Não precisamos recorrer a estatísticas e afins para termos conhecimento de casos dessa natureza. Eu e você certamente convivemos com alguém que sofre dia após dia com algo que o torna infeliz; e sabemos também que, por vezes, essas pessoas sofrem por razões que avaliamos como sendo coisas tolas e banais, porque elas não nos afetam mais e nem nos metem medo, porque as vemos como algo que já foi superado, como se fossem casas de um jogo de tabuleiro que conseguimos ultrapassar de alguma forma.

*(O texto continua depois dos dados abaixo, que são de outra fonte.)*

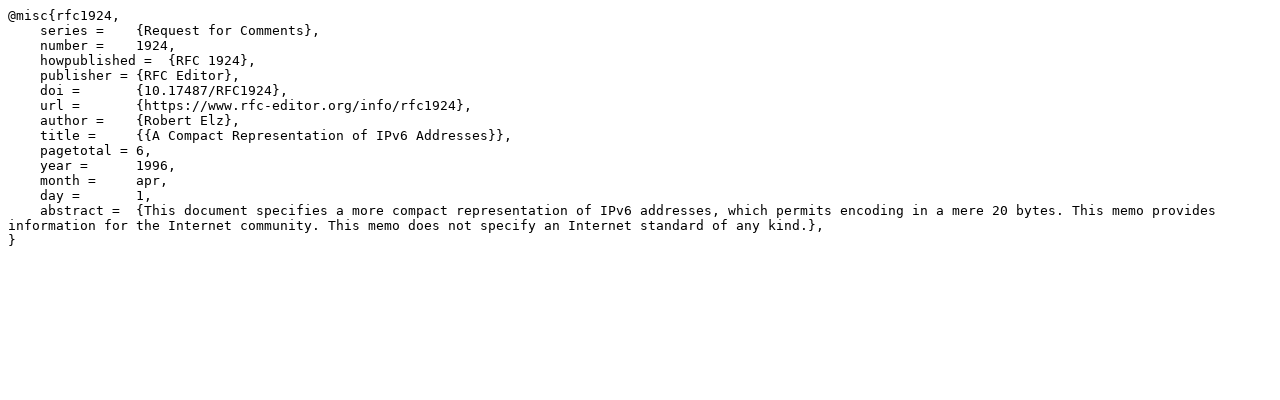

--- FILE ---
content_type: text/plain; charset=utf-8
request_url: https://datatracker.ietf.org/doc/rfc1924/bibtex/
body_size: 11
content:
@misc{rfc1924,
    series =    {Request for Comments},
    number =    1924,
    howpublished =  {RFC 1924},
    publisher = {RFC Editor},
    doi =       {10.17487/RFC1924},
    url =       {https://www.rfc-editor.org/info/rfc1924},
    author =    {Robert Elz},
    title =     {{A Compact Representation of IPv6 Addresses}},
    pagetotal = 6,
    year =      1996,
    month =     apr,
    day =       1,
    abstract =  {This document specifies a more compact representation of IPv6 addresses, which permits encoding in a mere 20 bytes. This memo provides information for the Internet community. This memo does not specify an Internet standard of any kind.},
}
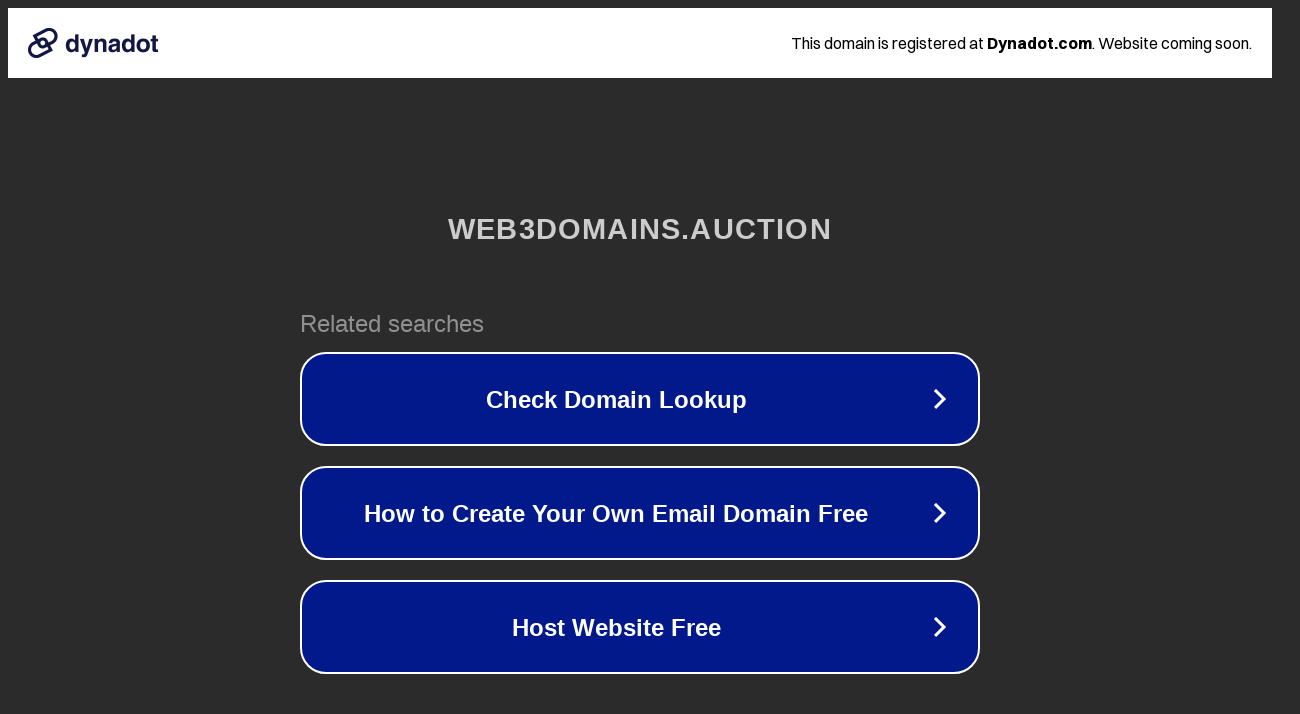

--- FILE ---
content_type: text/html; charset=utf-8
request_url: https://web3domains.auction/product/access-c/
body_size: 1082
content:
<!doctype html>
<html data-adblockkey="MFwwDQYJKoZIhvcNAQEBBQADSwAwSAJBANDrp2lz7AOmADaN8tA50LsWcjLFyQFcb/P2Txc58oYOeILb3vBw7J6f4pamkAQVSQuqYsKx3YzdUHCvbVZvFUsCAwEAAQ==_hix2IvajIXjppO+AJEHgmnLphLH2fa/3c0lJeSAyc8V48esZWgVDal8LVvgIeq66r43UTO4A/d94Wm7p1bS5GA==" lang="en" style="background: #2B2B2B;">
<head>
    <meta charset="utf-8">
    <meta name="viewport" content="width=device-width, initial-scale=1">
    <link rel="icon" href="[data-uri]">
    <link rel="preconnect" href="https://www.google.com" crossorigin>
</head>
<body>
<div id="target" style="opacity: 0"></div>
<script>window.park = "[base64]";</script>
<script src="/bDXSIypbt.js"></script>
</body>
</html>
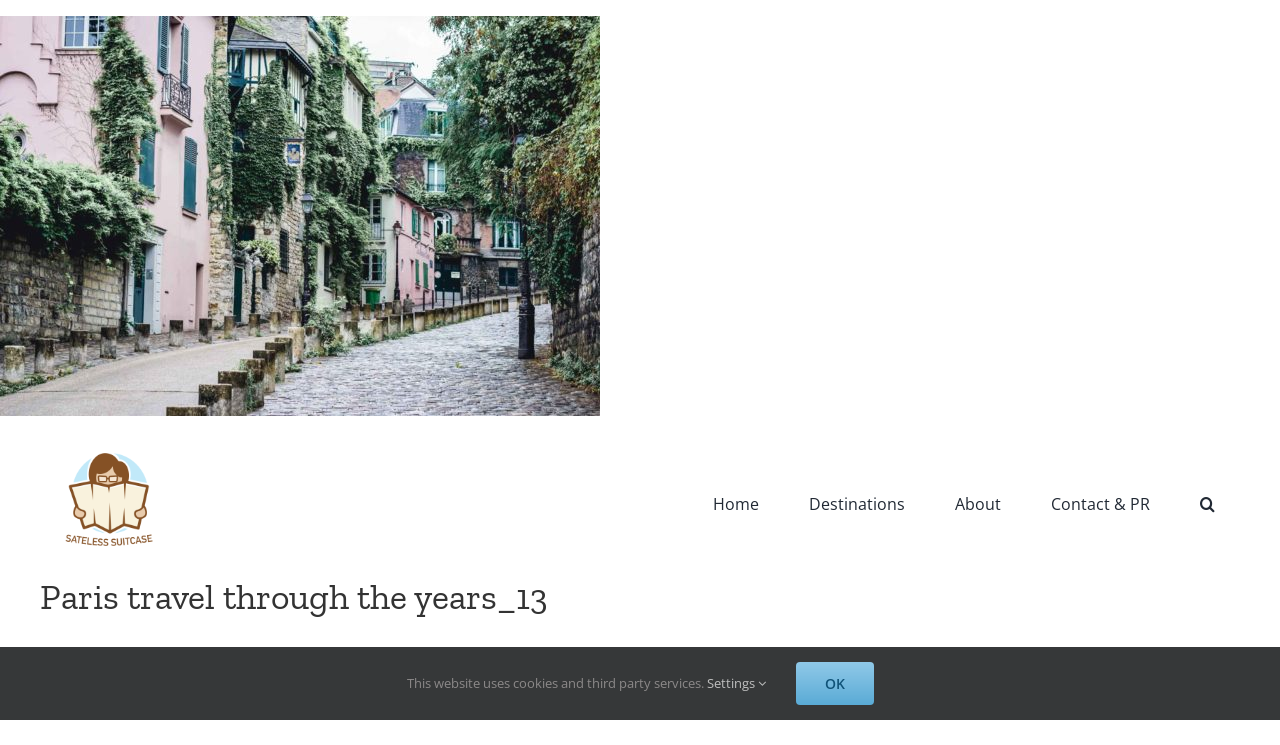

--- FILE ---
content_type: application/javascript; charset=UTF-8
request_url: https://satelesssuitcase.disqus.com/count-data.js?1=11902%20http%3A%2F%2Fwww.sateless-suitcase.com%2Fwp-content%2Fuploads%2F2018%2F07%2FParis-travel-through-the-years_13.jpg
body_size: 343
content:
var DISQUSWIDGETS;

if (typeof DISQUSWIDGETS != 'undefined') {
    DISQUSWIDGETS.displayCount({"text":{"and":"and","comments":{"zero":"0 Comments","multiple":"{num} Comments","one":"1 Comment"}},"counts":[{"id":"11902 http:\/\/www.sateless-suitcase.com\/wp-content\/uploads\/2018\/07\/Paris-travel-through-the-years_13.jpg","comments":0}]});
}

É muito certo, digo, é certíssimo, corretíssimo afirmar que cada um é que sabe exatamente de si; e que só calçando o sapato é que se fica sabendo onde o calo aperta. Mas o que acontece com bastante frequência é de nos depararmos com pessoas que não têm um mínimo que seja de “autoridade de existência”; que vivem o tempo todo acreditando no que os outros vão pensar; que não têm coragem de dizer “sim” e nem “não”; que se autossabotam; e que estão sempre e sempre adiando o seu projeto de ser feliz ou, dito de outro modo, de viver em paz consigo mesmo, ainda que esse tal projeto de felicidade consista em algo tão simples como pôr um biquíni e ir à praia sozinha numa manhã de domingo.

Existem pessoas que parecem crer que durarão para todo o sempre e, por isso, ficam aguardando o que consideram ser “o melhor momento” para atravessar a ponte que liga a sua ilha interior ao resto do mundo. Por experiência própria, pelos muitos maus bocados que vivenciei ilhado enquanto eu via a vida propriamente vivida vibrar bem diante de mim, nunca, nunca mais eu hei de pensar , pelo que eu sou e sinto e pelo que eu desejo, quero e tenho vontade, que todos estão certos e que eu é que estou errado.